Mean score difference between CORE and the GRE was -0.73 points (SD = 7.83), which is small and normally distributed. Similar to the AGCT, these differences are well within measurement error and not practically significant.
5.3 Discussion
These findings indicate that, within this high-ability sample, CORE does not exhibit systematic inflation or deflation relative to the established measure. Descriptive statistics in Table 7 summarize the findings.
Table 7. Descriptive Statistics of Convergent Validity with AGCT and GRE
| Test | n | r | rRR | MeanCORE | SDCORE | MeanTest | SDTest |
|---|---|---|---|---|---|---|---|
| AGCT | 215 | 0.804 | 0.844 | 124.44 | 12.90 | 126.80 | 13.40 |
| GRE | 94 | 0.756 | 0.858 | 132.55 | 10.37 | 133.28 | 11.75 |
RR: corrected for indirect range restriction
6. Conclusions
Taken together, the findings presented in this report indicate that CORE is not just a “good online IQ test”, but a strong IQ test in general by professional standards. Across reliability, structural validity, model fit, and subtest g-loadings, CORE demonstrates properties that closely parallel those of established professional batteries, differing primarily through its online administration. While CORE is not intended as a clinical or diagnostic instrument, the evidence suggests that it provides a highly accurate and theoretically grounded estimate of general cognitive ability.
References
LaForte, E. M., Dailey, D., & McGrew, K. S. (2025). Technical Manual. Woodcock-Johnson V. Riverside Assessments, LLC.
Reynolds, M. R., Hajovsky, D. B., Niileksela, C. R., & Keith, T. Z. (2011). Spearman's law of diminishing returns and the DAS-II: Do g effects on subtest scores depend on the level of g? School Psychology Quarterly, 26(4), 275–289. https://doi.org/10.1037/a0026190.

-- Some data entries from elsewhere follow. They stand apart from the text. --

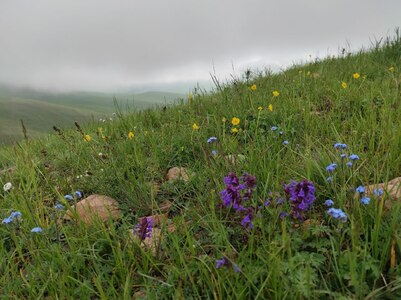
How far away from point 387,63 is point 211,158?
482 centimetres

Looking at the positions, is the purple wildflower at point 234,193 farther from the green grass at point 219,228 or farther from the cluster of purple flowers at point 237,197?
the green grass at point 219,228

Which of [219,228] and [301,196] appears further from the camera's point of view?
[219,228]

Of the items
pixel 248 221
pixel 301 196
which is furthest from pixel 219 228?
pixel 301 196

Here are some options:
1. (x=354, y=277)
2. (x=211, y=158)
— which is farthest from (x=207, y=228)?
(x=354, y=277)

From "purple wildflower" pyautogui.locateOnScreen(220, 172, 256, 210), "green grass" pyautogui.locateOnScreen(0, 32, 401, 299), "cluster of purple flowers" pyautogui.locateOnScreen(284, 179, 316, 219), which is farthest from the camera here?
"purple wildflower" pyautogui.locateOnScreen(220, 172, 256, 210)

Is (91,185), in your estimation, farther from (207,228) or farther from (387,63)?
(387,63)

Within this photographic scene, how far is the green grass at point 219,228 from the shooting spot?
1.53m

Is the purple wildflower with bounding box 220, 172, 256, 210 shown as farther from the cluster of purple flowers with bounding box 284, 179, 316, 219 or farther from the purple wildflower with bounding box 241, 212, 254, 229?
the cluster of purple flowers with bounding box 284, 179, 316, 219

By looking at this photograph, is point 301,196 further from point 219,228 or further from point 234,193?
point 219,228

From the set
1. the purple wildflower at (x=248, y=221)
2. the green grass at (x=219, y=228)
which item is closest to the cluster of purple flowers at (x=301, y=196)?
the green grass at (x=219, y=228)

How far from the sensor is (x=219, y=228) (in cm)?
186

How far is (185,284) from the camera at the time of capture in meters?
1.64

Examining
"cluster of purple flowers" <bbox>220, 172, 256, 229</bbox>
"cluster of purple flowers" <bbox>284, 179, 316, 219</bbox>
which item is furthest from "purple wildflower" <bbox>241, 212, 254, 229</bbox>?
"cluster of purple flowers" <bbox>284, 179, 316, 219</bbox>

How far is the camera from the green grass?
1529 millimetres
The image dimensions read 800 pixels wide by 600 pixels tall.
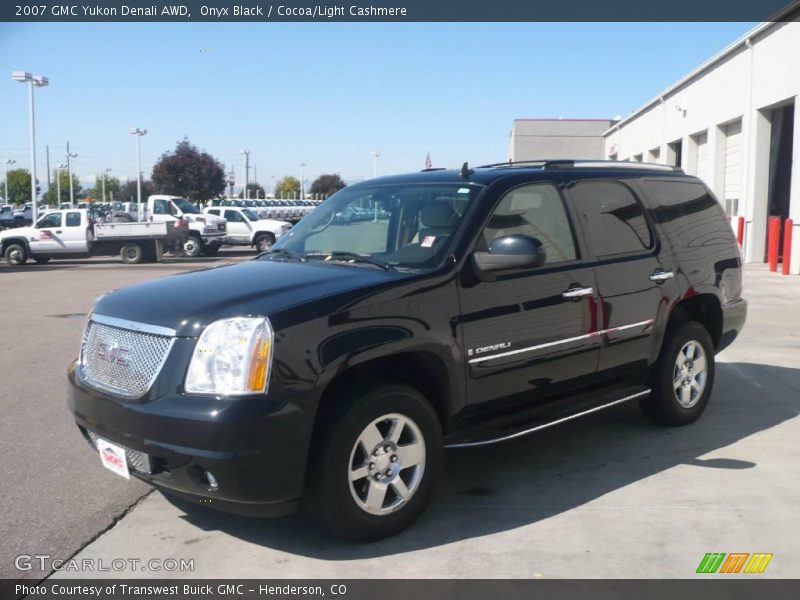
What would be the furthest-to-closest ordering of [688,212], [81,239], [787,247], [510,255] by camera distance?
[81,239]
[787,247]
[688,212]
[510,255]

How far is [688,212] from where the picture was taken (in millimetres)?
6254

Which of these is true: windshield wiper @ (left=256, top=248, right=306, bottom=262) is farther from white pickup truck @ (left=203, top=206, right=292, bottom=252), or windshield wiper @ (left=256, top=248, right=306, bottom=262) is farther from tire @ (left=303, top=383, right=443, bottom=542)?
white pickup truck @ (left=203, top=206, right=292, bottom=252)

Roid, G. H. (2003). Stanford-Binet Intelligence Scales, Fifth Edition, Technical Manual. Itasca, IL: Riverside Publishing.
Warne, R. T. (2025). Informational Bulletin for the Reasoning and Intelligence Online Test (RIOT Technical Report No. 2025-01). RIOT IQ.
Wechsler, D. (2008). Wechsler Adult Intelligence Scale - Fourth Edition Technical and Interpretive Manual. San Antonio, TX: Psychological Corporation.
Wechsler, D., Raiford, S. E., & Presnell, K. (2024). Wechsler Adult Intelligence Scale (5th ed.): Technical and interpretive manual. NCS Pearson.
Wilson, K. M. (1984). The relationship of GRE General Test item-type part scores to undergraduate grades. GRE Board Professional Report No. 81-22P. Princeton, NJ: Educational Testing Service.